## Brano fornito:
%%

La separazione diviene efficace dopo due mesi dal deposito della deliberazione presso il Registro delle Imprese, ove non sia intervenuta l’opposizione dei creditori della società, ai sensi dell’art. 2447 quater, comma 2.

Quanto alla fase di amministrazione del patrimonio separato, come è emerso nella individuazione dei punti precedenti, l’atto costitutivo deve presentare i caratteri essenziali dell’operazione deliberata. La disciplina normativa consente, tuttavia, la possibilità di successive deliberazioni volte a precisare o a completare quanto previsto con la costituzione.

Il potere gestorio è comunque fortemente limitato con riguardo all’oggetto dell’operazione, consistente nell’affare debitamente specificato, mentre restano salvi possibili interventi volti a regolamentare la fase esecutiva più propriamente esecutiva.

Quanto ai finanziamenti destinati, la separazione ha in tal caso ad oggetto esclusivamente i proventi di un determinato affare, finalizzati al finanziamento dell’impresa.

%%

## Estratti del dataset:
%%

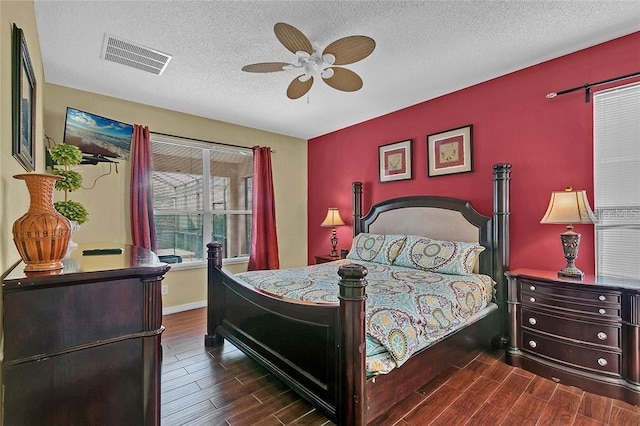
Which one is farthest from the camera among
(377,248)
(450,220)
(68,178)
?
(377,248)

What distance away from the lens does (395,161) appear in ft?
13.5

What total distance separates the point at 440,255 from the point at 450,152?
1.27 meters

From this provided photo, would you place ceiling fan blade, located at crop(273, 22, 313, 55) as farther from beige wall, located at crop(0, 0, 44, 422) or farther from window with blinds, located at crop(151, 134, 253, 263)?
window with blinds, located at crop(151, 134, 253, 263)

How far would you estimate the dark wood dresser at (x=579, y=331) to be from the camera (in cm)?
206

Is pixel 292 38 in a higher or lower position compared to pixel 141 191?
higher

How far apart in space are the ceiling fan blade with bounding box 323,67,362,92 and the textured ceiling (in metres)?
0.27

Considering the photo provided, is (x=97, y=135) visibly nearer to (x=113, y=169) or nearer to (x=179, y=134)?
(x=113, y=169)

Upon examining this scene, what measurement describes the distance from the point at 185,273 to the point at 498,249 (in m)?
3.82

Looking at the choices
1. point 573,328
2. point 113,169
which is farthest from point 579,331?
point 113,169

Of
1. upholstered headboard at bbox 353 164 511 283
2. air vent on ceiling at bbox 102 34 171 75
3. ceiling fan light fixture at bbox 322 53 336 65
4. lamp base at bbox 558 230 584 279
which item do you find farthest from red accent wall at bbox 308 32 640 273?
air vent on ceiling at bbox 102 34 171 75

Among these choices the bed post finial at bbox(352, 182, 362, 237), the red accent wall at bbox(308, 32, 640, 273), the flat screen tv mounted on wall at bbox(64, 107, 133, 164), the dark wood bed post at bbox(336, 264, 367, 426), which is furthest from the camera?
the bed post finial at bbox(352, 182, 362, 237)

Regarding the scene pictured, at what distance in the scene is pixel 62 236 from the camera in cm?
111

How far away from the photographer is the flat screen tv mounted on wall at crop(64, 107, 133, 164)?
9.92ft

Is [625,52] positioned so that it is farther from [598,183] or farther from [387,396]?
[387,396]
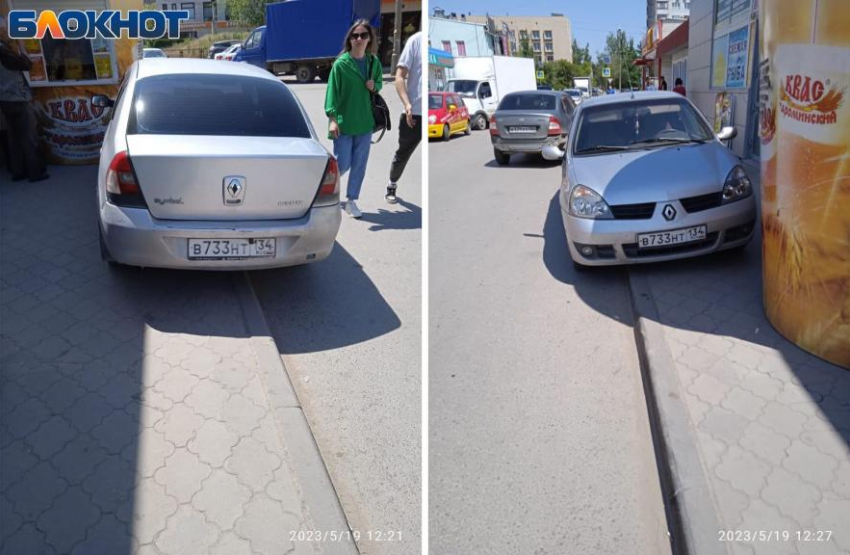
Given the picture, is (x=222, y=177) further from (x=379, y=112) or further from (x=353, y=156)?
(x=379, y=112)

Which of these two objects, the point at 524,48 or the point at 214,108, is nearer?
the point at 214,108

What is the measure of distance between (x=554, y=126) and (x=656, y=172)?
31.0 feet

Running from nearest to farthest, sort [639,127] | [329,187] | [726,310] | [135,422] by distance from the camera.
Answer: [135,422], [726,310], [329,187], [639,127]

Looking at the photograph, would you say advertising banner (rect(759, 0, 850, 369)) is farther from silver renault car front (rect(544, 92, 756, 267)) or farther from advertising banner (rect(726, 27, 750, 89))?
advertising banner (rect(726, 27, 750, 89))

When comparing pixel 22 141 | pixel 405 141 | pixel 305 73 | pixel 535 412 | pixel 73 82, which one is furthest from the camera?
pixel 305 73

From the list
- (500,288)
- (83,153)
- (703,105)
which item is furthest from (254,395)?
(703,105)

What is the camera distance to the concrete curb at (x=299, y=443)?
118 inches

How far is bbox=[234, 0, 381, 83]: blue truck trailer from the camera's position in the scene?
2584 cm

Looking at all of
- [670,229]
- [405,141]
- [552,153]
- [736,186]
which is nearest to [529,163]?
[552,153]

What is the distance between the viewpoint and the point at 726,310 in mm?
4902

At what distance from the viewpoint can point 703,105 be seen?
51.9 feet

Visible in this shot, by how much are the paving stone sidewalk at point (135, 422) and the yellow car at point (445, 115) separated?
16.5m

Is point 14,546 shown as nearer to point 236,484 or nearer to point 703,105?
point 236,484

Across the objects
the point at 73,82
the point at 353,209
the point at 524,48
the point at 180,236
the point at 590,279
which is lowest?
the point at 590,279
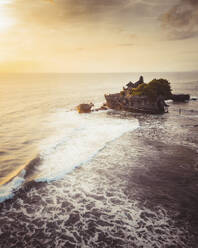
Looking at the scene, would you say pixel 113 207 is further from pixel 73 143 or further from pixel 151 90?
pixel 151 90

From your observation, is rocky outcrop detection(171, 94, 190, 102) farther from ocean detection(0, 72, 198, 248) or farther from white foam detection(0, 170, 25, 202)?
white foam detection(0, 170, 25, 202)

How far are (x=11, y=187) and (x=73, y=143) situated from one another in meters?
8.55

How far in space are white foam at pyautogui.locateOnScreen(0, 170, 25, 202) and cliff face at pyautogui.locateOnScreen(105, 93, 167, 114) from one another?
2670 cm

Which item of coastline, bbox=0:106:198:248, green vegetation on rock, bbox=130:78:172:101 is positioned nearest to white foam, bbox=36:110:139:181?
coastline, bbox=0:106:198:248

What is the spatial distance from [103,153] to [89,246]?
9.32m

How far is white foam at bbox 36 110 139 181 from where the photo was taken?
13.8 metres

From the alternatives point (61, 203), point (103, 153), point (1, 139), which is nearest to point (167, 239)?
point (61, 203)

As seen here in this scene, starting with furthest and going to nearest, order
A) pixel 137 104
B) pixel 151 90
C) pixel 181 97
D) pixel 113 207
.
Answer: pixel 181 97
pixel 151 90
pixel 137 104
pixel 113 207

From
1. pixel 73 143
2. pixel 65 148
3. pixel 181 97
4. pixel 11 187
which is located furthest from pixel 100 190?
pixel 181 97

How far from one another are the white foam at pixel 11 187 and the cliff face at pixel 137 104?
26704mm

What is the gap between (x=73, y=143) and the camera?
1897cm

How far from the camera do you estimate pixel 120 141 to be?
19.0 meters

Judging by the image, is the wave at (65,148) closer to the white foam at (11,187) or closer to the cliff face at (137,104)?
the white foam at (11,187)

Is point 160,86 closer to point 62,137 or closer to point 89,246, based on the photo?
point 62,137
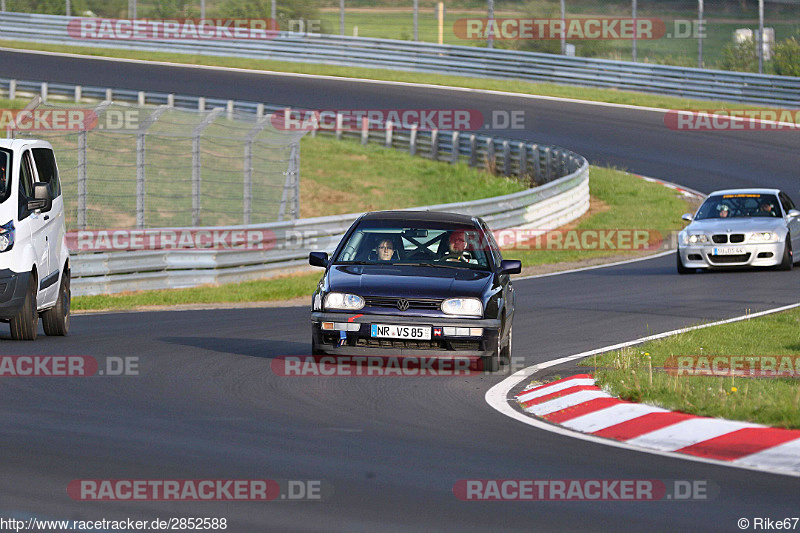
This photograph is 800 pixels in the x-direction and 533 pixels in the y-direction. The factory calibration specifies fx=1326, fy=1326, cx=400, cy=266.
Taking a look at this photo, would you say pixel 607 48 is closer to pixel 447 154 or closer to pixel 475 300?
pixel 447 154

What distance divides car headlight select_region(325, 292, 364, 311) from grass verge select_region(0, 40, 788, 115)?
111 ft

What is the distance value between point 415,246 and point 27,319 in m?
3.82

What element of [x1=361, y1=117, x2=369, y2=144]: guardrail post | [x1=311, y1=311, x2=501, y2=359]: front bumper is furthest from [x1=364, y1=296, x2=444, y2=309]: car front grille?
[x1=361, y1=117, x2=369, y2=144]: guardrail post

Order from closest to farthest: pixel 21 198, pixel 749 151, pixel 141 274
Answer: pixel 21 198 → pixel 141 274 → pixel 749 151

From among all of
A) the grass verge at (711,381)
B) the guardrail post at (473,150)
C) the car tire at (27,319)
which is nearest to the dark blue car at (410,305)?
the grass verge at (711,381)

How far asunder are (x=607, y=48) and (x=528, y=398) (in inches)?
1988

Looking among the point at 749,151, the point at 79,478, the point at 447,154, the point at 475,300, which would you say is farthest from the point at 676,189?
the point at 79,478

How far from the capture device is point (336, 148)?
133 ft

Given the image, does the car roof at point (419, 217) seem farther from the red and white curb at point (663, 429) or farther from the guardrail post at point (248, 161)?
the guardrail post at point (248, 161)

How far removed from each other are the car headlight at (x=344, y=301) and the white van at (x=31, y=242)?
3.11 m

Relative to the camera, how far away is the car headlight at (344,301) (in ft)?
36.9

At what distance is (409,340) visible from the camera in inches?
439

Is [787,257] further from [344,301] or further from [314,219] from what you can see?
[344,301]

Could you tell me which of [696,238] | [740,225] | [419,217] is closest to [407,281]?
[419,217]
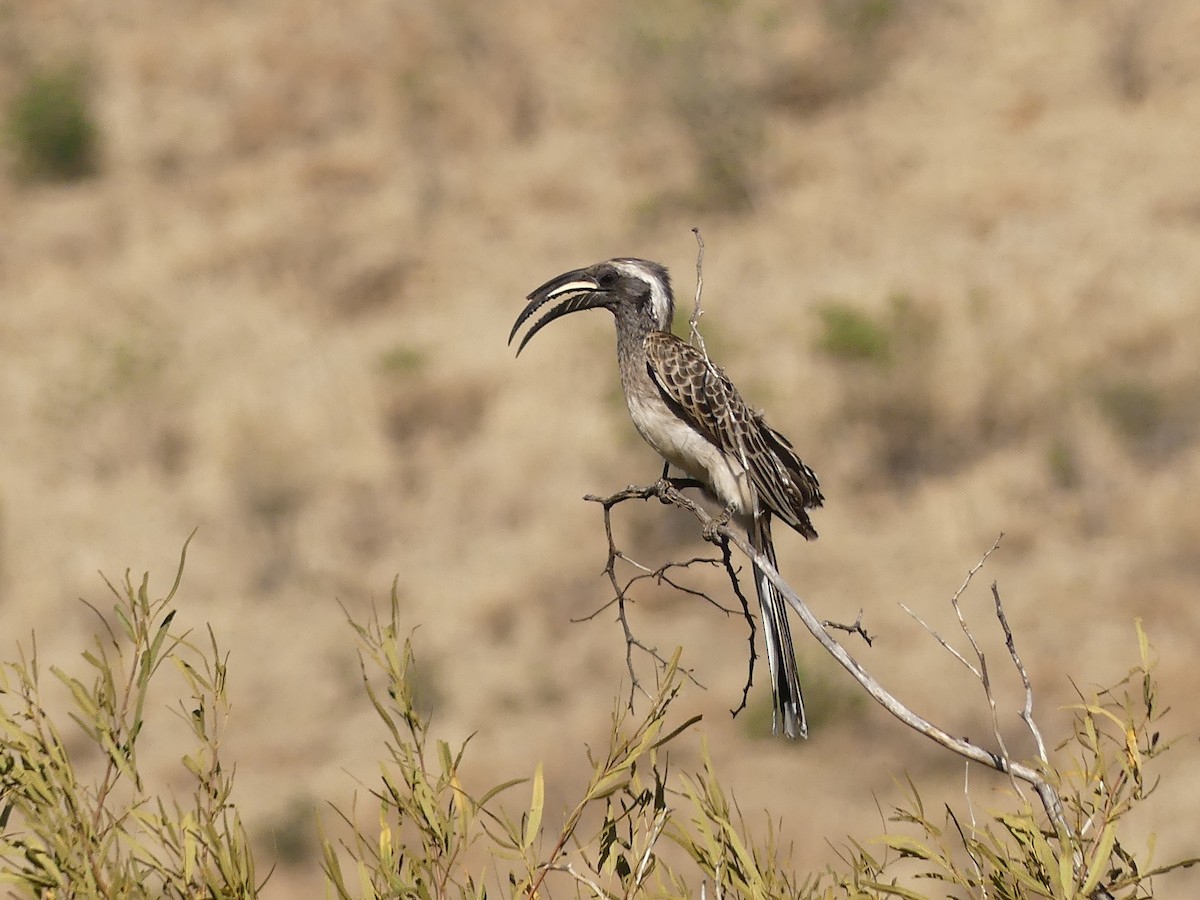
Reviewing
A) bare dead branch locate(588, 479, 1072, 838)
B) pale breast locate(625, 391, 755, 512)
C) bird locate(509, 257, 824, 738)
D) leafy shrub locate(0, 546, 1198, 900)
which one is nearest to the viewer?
bare dead branch locate(588, 479, 1072, 838)

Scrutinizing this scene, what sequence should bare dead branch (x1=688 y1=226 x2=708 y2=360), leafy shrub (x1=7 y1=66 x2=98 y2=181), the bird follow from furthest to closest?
leafy shrub (x1=7 y1=66 x2=98 y2=181) → the bird → bare dead branch (x1=688 y1=226 x2=708 y2=360)

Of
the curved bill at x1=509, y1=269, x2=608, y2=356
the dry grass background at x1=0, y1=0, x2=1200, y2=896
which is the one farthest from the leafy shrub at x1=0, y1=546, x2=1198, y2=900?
the dry grass background at x1=0, y1=0, x2=1200, y2=896

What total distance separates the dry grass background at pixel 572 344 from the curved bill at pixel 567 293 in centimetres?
731

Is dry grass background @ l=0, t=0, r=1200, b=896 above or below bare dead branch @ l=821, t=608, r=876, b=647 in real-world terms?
above

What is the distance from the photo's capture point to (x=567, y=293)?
15.4ft

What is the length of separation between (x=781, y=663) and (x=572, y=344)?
15.6 meters

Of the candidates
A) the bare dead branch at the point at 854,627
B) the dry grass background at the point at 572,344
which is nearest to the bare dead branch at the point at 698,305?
the bare dead branch at the point at 854,627

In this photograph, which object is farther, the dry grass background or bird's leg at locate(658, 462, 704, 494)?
the dry grass background

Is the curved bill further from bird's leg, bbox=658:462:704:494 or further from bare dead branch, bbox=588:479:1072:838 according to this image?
bare dead branch, bbox=588:479:1072:838

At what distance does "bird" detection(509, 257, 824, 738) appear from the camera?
434 centimetres

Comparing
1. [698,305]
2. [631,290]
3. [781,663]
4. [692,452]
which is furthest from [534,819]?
[631,290]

%%

## Compiti richiesti:
[A] Rispondi a queste domande sul brano fornito:
(i) Dopo quanto tempo dal deposito della deliberazione presso il Registro delle Imprese diviene efficace la separazione?
(ii) Che cosa deve presentare l'atto costitutivo riguardo all'operazione deliberata?
(iii) Nel caso dei finanziamenti destinati, che cosa è oggetto della separazione?
[B] Trascrivi dal brano fornito il passo che comincia con le parole "Quanto alla fase" e termina dopo le parole "al finanziamento dell’impresa.".

## Risposte ai compiti:
[A]
(i) Dopo due mesi, purché non sia intervenuta l'opposizione dei creditori della società.
(ii) I caratteri essenziali dell'operazione deliberata.
(iii) Esclusivamente i proventi di un determinato affare, finalizzati al finanziamento dell'impresa.

[B]
Quanto alla fase di amministrazione del patrimonio separato, come è emerso nella individuazione dei punti precedenti, l’atto costitutivo deve presentare i caratteri essenziali dell’operazione deliberata. La disciplina normativa consente, tuttavia, la possibilità di successive deliberazioni volte a precisare o a completare quanto previsto con la costituzione.

Il potere gestorio è comunque fortemente limitato con riguardo all’oggetto dell’operazione, consistente nell’affare debitamente specificato, mentre restano salvi possibili interventi volti a regolamentare la fase esecutiva più propriamente esecutiva.

Quanto ai finanziamenti destinati, la separazione ha in tal caso ad oggetto esclusivamente i proventi di un determinato affare, finalizzati al finanziamento dell’impresa.